En la Antigua Roma, las mujeres solo servían para hacerse cargo de la casa, crear descendencia, y cuidar y educar a sus hijos. Ellas no podían votar ni estudiar (menos las mujeres con dinero), y como mucho podían trabajar de artesanas, comerciantes, obstetras («matronas domiciliarias»), nodrizas (amamantan a niños que no son sus hijos) o como agricultoras. Además, estaban bajo la tutela masculina, por lo que no podían tener propiedades. Su reputación se basaba en su virtud, modestia y gestión eficiente de la casa.

Además, las mujeres no tenían ni voz ni voto, por lo que sus opiniones, bien no eran escuchadas por los hombres, o si no, no tenían ni derecho a hablar.

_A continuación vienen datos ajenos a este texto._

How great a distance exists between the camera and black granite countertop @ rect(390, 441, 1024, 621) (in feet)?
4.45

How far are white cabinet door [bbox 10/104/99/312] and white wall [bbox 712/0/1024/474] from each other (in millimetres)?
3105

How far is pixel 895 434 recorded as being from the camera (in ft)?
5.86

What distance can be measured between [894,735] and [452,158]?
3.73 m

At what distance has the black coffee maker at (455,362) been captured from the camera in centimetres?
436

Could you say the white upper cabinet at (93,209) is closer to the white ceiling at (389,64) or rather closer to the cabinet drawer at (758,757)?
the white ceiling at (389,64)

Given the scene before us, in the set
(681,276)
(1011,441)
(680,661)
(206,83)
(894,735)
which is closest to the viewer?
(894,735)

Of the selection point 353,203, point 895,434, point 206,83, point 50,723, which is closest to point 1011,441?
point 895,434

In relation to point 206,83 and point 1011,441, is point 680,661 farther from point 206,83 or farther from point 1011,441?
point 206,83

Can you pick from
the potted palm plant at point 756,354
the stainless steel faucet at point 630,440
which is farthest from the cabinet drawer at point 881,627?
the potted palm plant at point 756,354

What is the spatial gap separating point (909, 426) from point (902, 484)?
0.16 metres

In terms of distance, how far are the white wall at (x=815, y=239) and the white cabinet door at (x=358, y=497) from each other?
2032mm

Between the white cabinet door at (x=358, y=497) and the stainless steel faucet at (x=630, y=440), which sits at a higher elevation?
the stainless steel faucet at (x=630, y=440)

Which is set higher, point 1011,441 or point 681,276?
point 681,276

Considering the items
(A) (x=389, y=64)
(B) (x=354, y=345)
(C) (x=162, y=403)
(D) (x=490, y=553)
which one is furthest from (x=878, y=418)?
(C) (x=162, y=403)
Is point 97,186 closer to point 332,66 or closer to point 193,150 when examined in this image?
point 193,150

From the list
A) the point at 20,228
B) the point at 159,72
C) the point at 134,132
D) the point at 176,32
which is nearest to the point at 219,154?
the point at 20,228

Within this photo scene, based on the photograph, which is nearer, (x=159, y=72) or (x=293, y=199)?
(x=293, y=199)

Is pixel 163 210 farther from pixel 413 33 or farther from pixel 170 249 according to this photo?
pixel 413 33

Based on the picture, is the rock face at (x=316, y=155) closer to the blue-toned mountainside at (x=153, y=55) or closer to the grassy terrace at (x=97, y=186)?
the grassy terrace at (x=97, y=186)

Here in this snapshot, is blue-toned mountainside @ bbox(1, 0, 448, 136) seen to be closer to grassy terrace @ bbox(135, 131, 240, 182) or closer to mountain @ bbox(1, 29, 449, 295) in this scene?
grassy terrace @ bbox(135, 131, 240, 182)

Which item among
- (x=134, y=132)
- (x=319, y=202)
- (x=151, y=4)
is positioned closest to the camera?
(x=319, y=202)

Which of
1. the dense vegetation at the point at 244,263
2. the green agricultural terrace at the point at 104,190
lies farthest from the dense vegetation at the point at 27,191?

Hoy en día, las mujeres no son objetos que solo sirven para cuidar la casa e hijos, sino que son personas con sentimientos y opiniones validas, que no tienen que esperar a hacer cualquier cosa con permiso de un hombre, ni su padre, ni su marido. Son personas libres con los mismos derechos que los hombres, y aunque antes no fueran escuchadas, cosa muy mala, ahora podemos aprender y evolucionar como humanos que somos para no volver a esas épocas en las que la mujer era un objeto, que no podía hacer ni decir nada sin su marido, y que en los mejores de los casos conseguía una educación.

 

Actualmente, la mayoría de las cosas que pasaban en la Antigua Roma, serían impensables de que podrían llegar a ocurrir. Por ejemplo, la idea de que los hombres tuvieran un libro que les enseñase a como ligar, refleja muy bien esa sociedad, ya que hoy en día, todo el mundo, no solo los hombres, puede ligar, pero como cada uno prefiera; eso es lo que nos diferencia de ellos, que todo el mundo puede ligar o no, de la forma que prefiera, pero la clave en esto es que hoy en día podemos elegir como queremos hacer las cosas, no tenemos que seguir las normas escritas en un libro o en un pergamino, porque, aunque actualmente haya reglas no escritas, como por ejemplo los estándares, tienes la opción de elegir si quieres seguirlos o no, teniendo en cuenta que hagas lo que hagas, estará bien. El mayor problema actualmente está en los países menos desarrollados, como África o gran parte de Asia, sobre todo la zona de Pakistán, donde todavía no han llegado a la etapa en la que estamos, por ejemplo, Europa, por lo que tenemos que trabajar todos juntos para que las mujeres de esos continentes tengan la oportunidad de hacer cosas sin sus maridos, entre poder reflexionar y decir sus opiniones, hasta poder salir de casa, ya que todas las mujeres, deberíamos tener las mismas oportunidades que los hombres, da igual el país en el que hayamos tenido la suerte o no de nacer.

En conclusión, en la Antigua Roma, las mujeres tenían un papel muy importante, aunque los hombres no las tomasen en serio, pero poco a poco, aprendiendo de lo que pasó en el pasado, para no volver a llegar a esas épocas en las que las mujeres solo servían para procrear y luego cuidar de sus hijos. Actualmente, los hombres y las mujeres son casi iguales, con los mismos derechos y deberes, y aunque en algunas zonas no sea así, debemos luchar y trabajar para poder conseguir la igualdad, sin pensar de donde seamos.